Policial

Decreto tenta aumentar presos empregados

Hoje há 1,3 mil egressos cadastrados no Patronato de Cascavel e 80% deles não têm carteira assinada

Cascavel – Aos 39 anos, o auxiliar de produção foi preso por tráfico de drogas e ficou na cadeia por três anos. Usou tornozeleira eletrônica por mais um ano e, nesse período, desempregado, viveu da doação de cestas básicas. “Não conseguia nem ‘bico’. O crime teve repercussão na minha comunidade e dificultou uma oportunidade. Além da ficha criminal, outras coisas pesam, como marcas físicas que foram necessárias para eu ser aceito dentro da carceragem e que depois me excluíram da sociedade. Faço um trabalho de catador de frangos, informal, e que é instável financeiramente”, conta. O ex-presidiário revela que, apesar da intenção de ter uma vida digna, encontra dificuldades para isso.

Na região de Cascavel, são aproximadamente 1.300 egressos do sistema penal cadastrados no Patronato, setor do Depen (Departamento Penitenciário) que faz o acompanhamento desses e dos que ainda cumprem pena em regime aberto temporário. Pela dificuldade em conseguir emprego formal, 80% deles se viram como podem. “Cerca de 10% ainda busca emprego formal, mas sobrevive de atividade autônoma”, explica o diretor do Patronato, Ari Batista.
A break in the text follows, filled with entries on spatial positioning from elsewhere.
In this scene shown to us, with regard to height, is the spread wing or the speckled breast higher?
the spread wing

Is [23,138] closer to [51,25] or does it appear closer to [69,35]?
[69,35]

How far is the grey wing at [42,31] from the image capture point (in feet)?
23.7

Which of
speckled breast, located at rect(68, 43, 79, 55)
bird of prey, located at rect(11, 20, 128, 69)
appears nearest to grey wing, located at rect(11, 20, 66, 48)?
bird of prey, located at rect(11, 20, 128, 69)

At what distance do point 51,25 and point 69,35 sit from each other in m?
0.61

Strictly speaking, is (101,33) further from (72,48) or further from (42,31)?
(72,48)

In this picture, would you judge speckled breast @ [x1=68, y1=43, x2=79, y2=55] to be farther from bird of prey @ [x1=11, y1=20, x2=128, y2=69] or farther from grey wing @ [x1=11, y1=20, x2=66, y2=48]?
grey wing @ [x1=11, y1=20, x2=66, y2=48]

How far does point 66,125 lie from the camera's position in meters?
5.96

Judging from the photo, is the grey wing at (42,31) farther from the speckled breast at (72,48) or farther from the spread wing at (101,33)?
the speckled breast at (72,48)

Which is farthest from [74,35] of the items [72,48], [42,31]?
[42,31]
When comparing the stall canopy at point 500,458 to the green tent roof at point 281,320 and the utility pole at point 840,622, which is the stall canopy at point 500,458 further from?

Os egressos cadastrados passam por avaliação constante com psicólogos, assistentes sociais e pedagogos. “Fizemos uma parceria com a Prefeitura de Cascavel, por exemplo, e com a Agência do Trabalhador. Algumas empresas que ganharam licitações recentes estão contratando egressos do sistema, que são acompanhados por nós. E já temos empresas parceiras. Como já fazemos um trabalho, o decreto vem reforçar ainda mais a realocação desses ex-detentos na sociedade”, afirma o diretor do Patronato, referindo-se ao decreto assinado essa semana pela presidente interina Cármen Lúcia que instituiu a Política Nacional de Trabalho no Sistema Prisional, medida voltada à ampliação de oferta de vagas de trabalho a pessoas presas e egressas do sistema prisional.
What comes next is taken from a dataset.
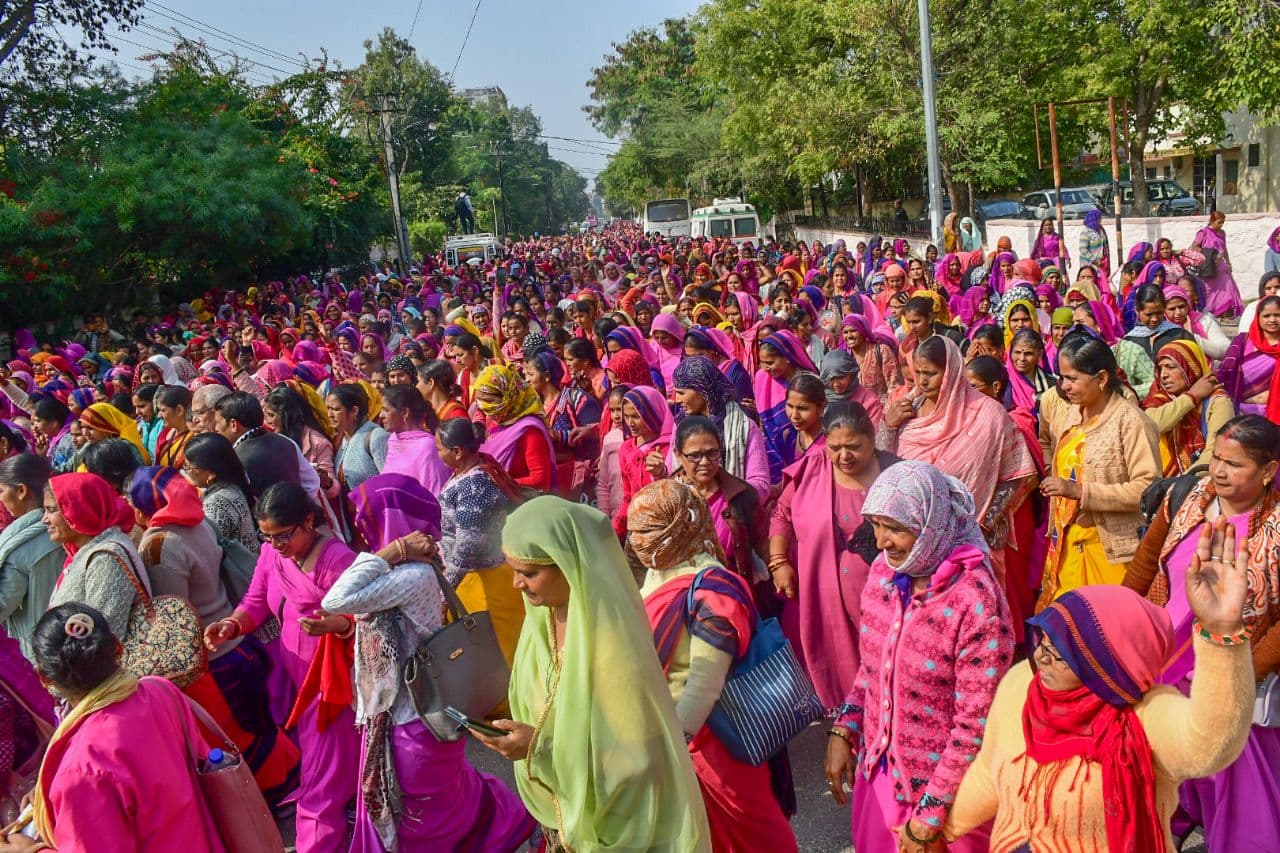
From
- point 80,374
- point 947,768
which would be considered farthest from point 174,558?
point 80,374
O Decreto 9.450, de 24 de julho de 2018, determina que, na contratação de serviços, inclusive os de engenharia, com valor anual acima de R$ 330 mil, a administração pública direta deve exigir da empresa contratada que ela tenha no seu quadro de pessoal pessoas presas ou egressas do sistema prisional.

De acordo com o Depen, em todas as unidades penais do Paraná há canteiros de trabalho. Atualmente, 30% dos presos do Paraná trabalham, o que equivale a 6 mil dos 20 mil detidos no sistema prisional do Paraná.

Segundo o departamento, já são 98 empresas conveniadas com o Estado que possuem canteiro de trabalho em unidades prisionais e que empregam esse tipo de mão de obra.

Trabalho por remissão, mas sem especialização

Tanto o trabalho quanto o estudo dentro da cadeia garantem remissão da pena. Dos detentos do Paraná, 44% estudam. No caso do trabalho, a cada três dias trabalhados um dia da pena é reduzido. No caso do estudo, a cada 12 horas de ensino é reduzido um dia de pena.

Apesar dessa oportunidade, para a Comissão de Direitos Humanos da OAB (Ordem dos Advogados do Brasil) em Cascavel, o grande problema é que as penitenciárias públicas mantêm como foco o trabalho manual e os detentos não têm capacitação para áreas como a de tecnologia, por exemplo. “É o que fora da cadeia faz diferença, mas não há esse acesso. A intenção do trabalho e do estudo que hoje existe é boa. Porém, isso é feito pelo benefício da remissão de pena. Espera-se que esses detentos façam trabalhos manuais. Mas eles não têm acesso à informação, ficam desatualizados e, depois que saem da cadeia, passam dificuldades para encontrar emprego, assim como a maioria das pessoas, pela própria falta de vagas”, avalia o presidente da Comissão em Cascavel, Marcelo Navarro.

Como ainda a maior parte da população carcerária tem baixa escolaridade, a falta de acesso à educação dificulta a sonhada ressocialização. “Em algumas penitenciárias é feito esse trabalho, mas são poucos os presos que podem trabalhar e estudar. Sem capacitação para uma profissão rentável, eles saem da cadeia mas acabam se convencendo de que traficar, por exemplo, dá mais dinheiro. E também há aqueles que realmente querem trabalhar, mas ninguém dá emprego”, lamenta.